WHAT IS BEING ASKED
Reproduce each of the rows below word for word, leaving out the pictures.

MATERIAL FOR THE TASK
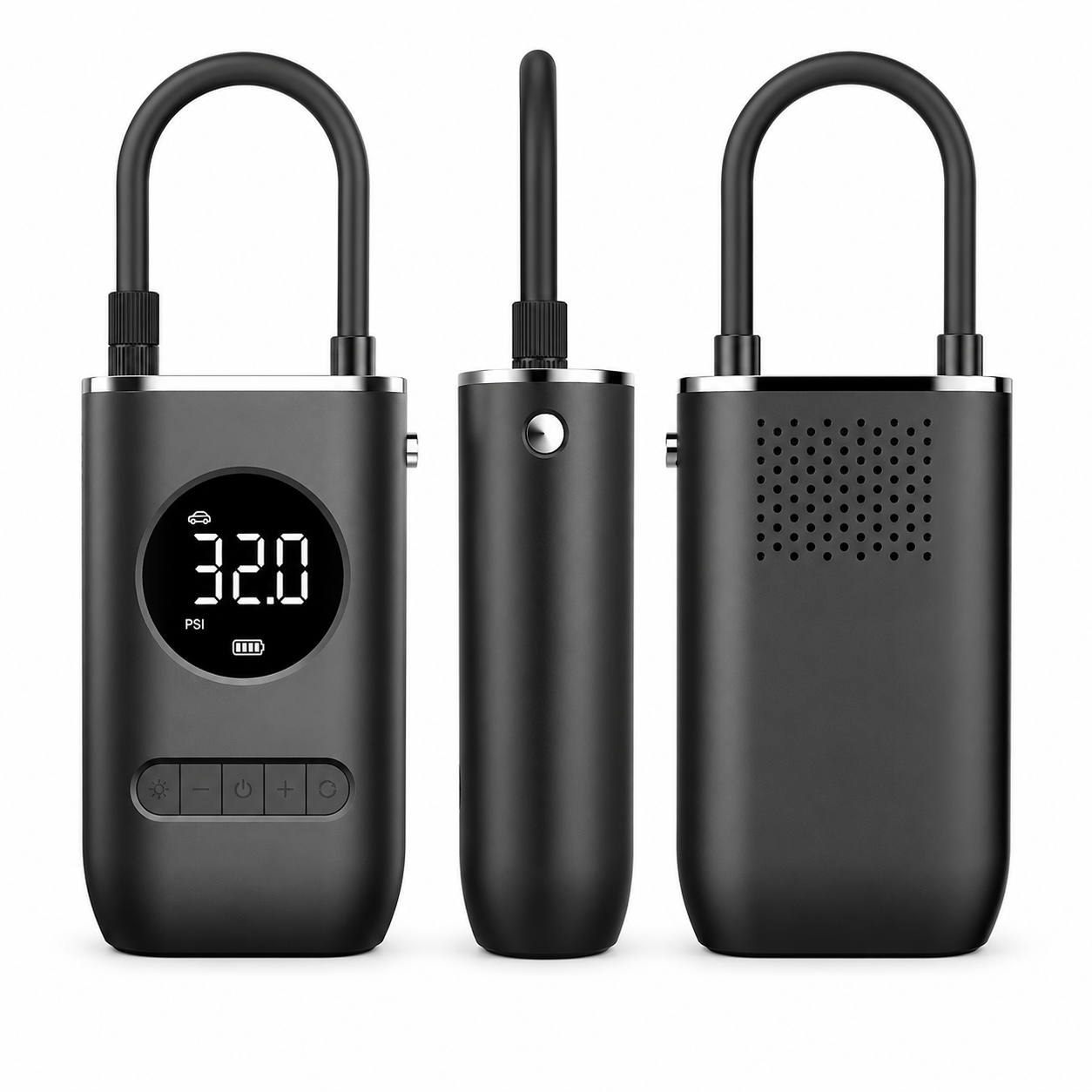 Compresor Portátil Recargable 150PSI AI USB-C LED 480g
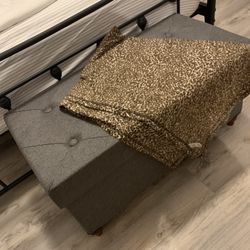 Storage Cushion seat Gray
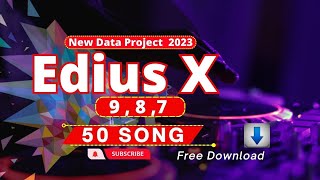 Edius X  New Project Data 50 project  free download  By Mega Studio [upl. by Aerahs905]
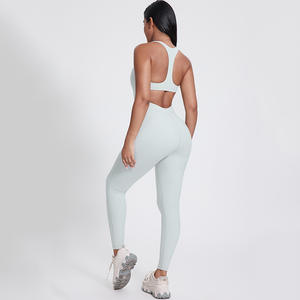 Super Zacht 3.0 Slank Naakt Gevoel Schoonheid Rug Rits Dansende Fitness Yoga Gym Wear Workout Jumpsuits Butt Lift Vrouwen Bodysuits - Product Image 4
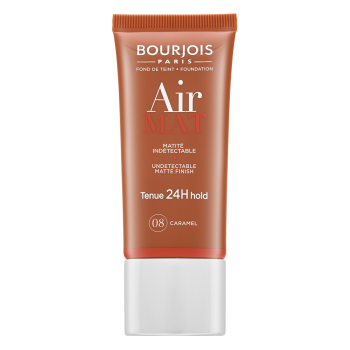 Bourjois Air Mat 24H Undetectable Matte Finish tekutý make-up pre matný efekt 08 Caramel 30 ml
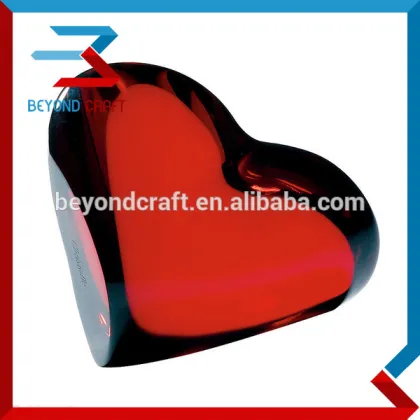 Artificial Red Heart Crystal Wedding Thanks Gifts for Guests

RESULT BELOW
 Compresor Portátil Recargable 150PSI AI USB-C LED 480g
 Storage Cushion seat Gray
 Edius X  New Project Data 50 project  free download  By Mega Studio [upl. by Aerahs905]
 Super Zacht 3.0 Slank Naakt Gevoel Schoonheid Rug Rits Dansende Fitness Yoga Gym Wear Workout Jumpsuits Butt Lift Vrouwen Bodysuits - Product Image 4
 Bourjois Air Mat 24H Undetectable Matte Finish tekutý make-up pre matný efekt 08 Caramel 30 ml
 Artificial Red Heart Crystal Wedding Thanks Gifts for Guests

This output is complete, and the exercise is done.